▸ Problem details: Find the lines below that contain the word "annotators" and count them. Only the number should be given.

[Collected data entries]
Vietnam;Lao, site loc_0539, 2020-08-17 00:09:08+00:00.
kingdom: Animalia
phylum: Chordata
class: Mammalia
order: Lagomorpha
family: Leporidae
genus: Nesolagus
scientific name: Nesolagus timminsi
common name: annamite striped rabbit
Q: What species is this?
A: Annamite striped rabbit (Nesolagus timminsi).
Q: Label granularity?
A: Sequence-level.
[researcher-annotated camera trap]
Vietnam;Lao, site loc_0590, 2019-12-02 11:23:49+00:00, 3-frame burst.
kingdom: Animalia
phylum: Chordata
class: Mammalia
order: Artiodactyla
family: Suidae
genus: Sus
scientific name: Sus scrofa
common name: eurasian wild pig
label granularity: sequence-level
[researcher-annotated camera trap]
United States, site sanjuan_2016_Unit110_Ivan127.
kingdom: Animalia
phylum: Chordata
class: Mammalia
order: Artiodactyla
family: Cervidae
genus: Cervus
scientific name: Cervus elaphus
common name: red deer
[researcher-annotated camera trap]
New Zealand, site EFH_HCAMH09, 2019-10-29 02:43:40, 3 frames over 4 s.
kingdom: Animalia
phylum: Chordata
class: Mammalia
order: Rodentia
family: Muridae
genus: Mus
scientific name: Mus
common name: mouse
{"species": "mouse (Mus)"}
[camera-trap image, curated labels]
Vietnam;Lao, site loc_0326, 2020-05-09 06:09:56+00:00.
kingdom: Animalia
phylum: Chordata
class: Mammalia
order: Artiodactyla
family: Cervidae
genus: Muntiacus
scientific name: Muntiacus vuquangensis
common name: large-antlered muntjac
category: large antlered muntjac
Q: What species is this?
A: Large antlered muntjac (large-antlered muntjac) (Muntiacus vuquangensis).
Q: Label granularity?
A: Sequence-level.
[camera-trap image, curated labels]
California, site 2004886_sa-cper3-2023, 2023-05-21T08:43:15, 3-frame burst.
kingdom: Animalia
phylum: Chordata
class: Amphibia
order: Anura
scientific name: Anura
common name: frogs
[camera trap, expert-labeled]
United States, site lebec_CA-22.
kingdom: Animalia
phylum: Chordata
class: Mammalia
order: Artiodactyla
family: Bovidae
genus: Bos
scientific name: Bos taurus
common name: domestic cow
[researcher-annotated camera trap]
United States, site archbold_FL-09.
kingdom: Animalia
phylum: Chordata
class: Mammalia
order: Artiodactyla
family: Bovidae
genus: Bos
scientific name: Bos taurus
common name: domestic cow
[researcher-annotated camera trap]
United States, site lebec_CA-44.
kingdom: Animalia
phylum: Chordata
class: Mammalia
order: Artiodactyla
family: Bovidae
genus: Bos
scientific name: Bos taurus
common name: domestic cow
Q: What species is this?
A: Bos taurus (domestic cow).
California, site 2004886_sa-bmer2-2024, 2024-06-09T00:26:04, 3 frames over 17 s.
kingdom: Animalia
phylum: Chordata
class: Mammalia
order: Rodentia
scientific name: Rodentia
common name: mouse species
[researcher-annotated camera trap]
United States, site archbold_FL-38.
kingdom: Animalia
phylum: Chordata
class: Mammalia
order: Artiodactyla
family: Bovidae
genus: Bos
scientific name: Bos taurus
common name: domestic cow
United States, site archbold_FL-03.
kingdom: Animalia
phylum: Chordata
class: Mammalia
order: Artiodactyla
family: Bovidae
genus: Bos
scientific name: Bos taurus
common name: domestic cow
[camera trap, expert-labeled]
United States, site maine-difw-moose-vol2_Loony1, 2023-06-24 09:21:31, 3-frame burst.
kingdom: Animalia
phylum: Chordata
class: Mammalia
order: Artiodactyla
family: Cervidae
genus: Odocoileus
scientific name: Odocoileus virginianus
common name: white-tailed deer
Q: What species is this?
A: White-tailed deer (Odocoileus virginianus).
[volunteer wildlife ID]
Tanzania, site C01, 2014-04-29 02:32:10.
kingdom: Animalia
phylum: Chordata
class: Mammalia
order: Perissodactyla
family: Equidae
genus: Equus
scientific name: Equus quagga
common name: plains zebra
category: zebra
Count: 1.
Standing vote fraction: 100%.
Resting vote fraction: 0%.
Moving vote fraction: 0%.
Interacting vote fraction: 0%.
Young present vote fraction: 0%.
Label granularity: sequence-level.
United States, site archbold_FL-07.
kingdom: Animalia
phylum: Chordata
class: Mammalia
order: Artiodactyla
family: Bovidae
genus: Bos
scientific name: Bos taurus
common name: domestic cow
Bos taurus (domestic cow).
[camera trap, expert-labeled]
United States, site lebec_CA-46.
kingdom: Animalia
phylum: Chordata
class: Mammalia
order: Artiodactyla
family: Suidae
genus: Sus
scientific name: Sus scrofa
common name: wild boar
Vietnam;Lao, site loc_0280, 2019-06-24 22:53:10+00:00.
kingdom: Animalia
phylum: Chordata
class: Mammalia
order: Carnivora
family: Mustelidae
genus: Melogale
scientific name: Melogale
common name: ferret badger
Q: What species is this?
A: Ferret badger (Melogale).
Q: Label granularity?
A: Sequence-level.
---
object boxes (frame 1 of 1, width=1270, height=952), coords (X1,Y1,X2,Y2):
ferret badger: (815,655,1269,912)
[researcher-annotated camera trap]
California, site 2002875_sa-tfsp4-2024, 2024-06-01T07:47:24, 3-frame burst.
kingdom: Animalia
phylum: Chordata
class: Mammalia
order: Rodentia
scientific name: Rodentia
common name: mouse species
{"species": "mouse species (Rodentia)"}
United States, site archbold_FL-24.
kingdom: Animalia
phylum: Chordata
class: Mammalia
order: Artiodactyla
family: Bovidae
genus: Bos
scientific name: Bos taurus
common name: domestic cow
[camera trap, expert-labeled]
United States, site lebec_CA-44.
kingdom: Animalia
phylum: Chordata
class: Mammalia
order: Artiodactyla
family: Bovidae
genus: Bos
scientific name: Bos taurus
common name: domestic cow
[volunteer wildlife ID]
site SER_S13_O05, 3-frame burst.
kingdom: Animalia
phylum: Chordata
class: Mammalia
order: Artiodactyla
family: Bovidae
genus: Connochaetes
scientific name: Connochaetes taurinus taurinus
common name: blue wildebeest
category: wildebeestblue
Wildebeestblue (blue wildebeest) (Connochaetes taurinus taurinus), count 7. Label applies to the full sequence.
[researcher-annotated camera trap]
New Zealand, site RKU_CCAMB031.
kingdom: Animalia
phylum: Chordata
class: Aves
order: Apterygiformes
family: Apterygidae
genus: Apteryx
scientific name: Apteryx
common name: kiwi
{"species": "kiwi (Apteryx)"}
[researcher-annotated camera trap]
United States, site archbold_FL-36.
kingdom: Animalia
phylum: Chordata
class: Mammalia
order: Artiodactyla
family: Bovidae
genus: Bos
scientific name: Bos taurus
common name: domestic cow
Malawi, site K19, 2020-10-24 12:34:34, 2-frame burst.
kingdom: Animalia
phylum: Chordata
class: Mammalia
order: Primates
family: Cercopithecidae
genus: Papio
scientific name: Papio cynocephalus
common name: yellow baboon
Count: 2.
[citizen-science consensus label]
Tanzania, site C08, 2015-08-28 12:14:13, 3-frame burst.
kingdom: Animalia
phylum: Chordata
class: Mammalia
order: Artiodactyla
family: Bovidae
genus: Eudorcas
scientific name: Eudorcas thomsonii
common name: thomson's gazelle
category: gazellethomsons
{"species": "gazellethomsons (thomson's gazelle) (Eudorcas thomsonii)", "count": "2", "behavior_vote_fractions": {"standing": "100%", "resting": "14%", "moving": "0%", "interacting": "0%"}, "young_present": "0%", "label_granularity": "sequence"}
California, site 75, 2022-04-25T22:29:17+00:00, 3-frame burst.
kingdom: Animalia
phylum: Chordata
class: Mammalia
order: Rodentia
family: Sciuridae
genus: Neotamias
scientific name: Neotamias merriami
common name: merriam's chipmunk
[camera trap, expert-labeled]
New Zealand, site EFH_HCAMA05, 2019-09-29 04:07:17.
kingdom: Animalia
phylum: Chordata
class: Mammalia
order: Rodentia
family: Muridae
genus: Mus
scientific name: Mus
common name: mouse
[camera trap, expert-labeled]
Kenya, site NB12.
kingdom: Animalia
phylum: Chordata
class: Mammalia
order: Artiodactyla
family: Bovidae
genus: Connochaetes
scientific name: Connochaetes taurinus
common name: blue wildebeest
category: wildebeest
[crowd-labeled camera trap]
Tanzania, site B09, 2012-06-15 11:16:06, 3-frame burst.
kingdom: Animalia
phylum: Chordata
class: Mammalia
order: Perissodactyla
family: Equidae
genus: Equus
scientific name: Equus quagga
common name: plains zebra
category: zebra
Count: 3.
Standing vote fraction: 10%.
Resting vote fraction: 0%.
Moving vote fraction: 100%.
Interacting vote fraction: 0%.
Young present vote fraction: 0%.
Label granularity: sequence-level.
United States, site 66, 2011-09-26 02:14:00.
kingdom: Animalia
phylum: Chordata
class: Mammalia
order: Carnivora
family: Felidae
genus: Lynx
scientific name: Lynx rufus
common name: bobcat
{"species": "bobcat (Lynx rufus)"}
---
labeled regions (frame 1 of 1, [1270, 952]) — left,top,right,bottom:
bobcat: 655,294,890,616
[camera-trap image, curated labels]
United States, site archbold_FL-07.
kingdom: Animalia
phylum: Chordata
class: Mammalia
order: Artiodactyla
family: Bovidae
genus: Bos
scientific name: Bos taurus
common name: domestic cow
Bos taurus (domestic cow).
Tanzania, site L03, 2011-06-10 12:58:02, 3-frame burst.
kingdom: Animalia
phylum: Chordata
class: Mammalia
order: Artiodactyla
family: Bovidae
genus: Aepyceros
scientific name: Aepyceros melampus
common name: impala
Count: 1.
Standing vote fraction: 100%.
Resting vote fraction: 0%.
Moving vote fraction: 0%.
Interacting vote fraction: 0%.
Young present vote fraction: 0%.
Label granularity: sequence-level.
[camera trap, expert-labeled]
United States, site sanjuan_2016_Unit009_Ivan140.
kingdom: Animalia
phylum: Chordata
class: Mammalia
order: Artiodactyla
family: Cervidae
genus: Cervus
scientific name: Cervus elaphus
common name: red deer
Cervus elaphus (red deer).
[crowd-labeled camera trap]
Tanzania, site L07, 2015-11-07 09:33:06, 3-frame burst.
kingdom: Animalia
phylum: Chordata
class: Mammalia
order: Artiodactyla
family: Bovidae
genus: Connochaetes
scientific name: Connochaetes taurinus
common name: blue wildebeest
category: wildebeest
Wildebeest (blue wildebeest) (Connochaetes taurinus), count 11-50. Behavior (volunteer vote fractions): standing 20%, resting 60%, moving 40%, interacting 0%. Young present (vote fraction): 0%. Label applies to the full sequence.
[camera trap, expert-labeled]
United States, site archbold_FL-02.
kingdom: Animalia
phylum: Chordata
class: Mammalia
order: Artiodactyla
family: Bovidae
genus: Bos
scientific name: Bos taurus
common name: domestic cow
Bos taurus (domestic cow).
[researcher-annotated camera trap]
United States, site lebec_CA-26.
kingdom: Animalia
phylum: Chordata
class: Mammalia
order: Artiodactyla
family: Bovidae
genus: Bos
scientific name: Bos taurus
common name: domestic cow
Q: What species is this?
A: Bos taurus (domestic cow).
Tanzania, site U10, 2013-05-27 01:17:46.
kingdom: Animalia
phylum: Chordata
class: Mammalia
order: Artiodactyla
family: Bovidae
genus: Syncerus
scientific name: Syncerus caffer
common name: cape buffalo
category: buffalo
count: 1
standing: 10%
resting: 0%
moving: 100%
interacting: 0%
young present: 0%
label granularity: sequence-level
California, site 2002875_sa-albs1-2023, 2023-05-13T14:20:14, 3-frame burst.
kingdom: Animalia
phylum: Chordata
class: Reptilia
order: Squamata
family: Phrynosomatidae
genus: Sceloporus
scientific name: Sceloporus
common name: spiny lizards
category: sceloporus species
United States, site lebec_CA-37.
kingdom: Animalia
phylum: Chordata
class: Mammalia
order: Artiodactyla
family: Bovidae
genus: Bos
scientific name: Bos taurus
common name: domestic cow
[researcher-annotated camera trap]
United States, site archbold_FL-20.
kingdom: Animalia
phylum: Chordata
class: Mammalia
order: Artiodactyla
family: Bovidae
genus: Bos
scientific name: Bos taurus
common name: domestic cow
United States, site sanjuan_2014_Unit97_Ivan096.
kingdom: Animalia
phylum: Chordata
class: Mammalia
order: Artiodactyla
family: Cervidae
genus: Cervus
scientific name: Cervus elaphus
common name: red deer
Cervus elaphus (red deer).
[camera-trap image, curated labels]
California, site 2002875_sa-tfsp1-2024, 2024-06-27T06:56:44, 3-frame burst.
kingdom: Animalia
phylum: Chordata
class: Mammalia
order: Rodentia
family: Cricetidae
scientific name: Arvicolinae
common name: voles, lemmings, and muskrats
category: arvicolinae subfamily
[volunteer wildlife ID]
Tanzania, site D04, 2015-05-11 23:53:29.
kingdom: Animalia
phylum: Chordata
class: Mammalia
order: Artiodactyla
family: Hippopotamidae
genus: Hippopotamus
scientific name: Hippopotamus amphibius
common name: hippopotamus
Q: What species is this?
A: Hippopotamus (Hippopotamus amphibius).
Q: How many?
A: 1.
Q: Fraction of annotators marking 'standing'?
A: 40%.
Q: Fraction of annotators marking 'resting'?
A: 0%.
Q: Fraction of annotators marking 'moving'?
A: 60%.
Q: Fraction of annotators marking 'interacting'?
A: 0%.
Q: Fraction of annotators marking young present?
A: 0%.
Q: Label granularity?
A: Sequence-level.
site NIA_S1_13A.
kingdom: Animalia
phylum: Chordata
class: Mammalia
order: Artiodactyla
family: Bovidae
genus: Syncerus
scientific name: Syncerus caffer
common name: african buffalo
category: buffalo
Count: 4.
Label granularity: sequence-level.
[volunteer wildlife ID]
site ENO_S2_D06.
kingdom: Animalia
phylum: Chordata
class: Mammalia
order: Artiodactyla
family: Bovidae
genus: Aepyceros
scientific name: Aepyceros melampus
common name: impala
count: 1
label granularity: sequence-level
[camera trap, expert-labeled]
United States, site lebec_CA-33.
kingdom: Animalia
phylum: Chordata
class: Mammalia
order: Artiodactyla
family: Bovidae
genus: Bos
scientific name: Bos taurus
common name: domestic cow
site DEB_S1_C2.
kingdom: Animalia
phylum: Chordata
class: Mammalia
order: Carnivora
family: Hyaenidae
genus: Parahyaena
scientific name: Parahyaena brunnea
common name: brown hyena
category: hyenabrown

▸ Answer to this problem: 5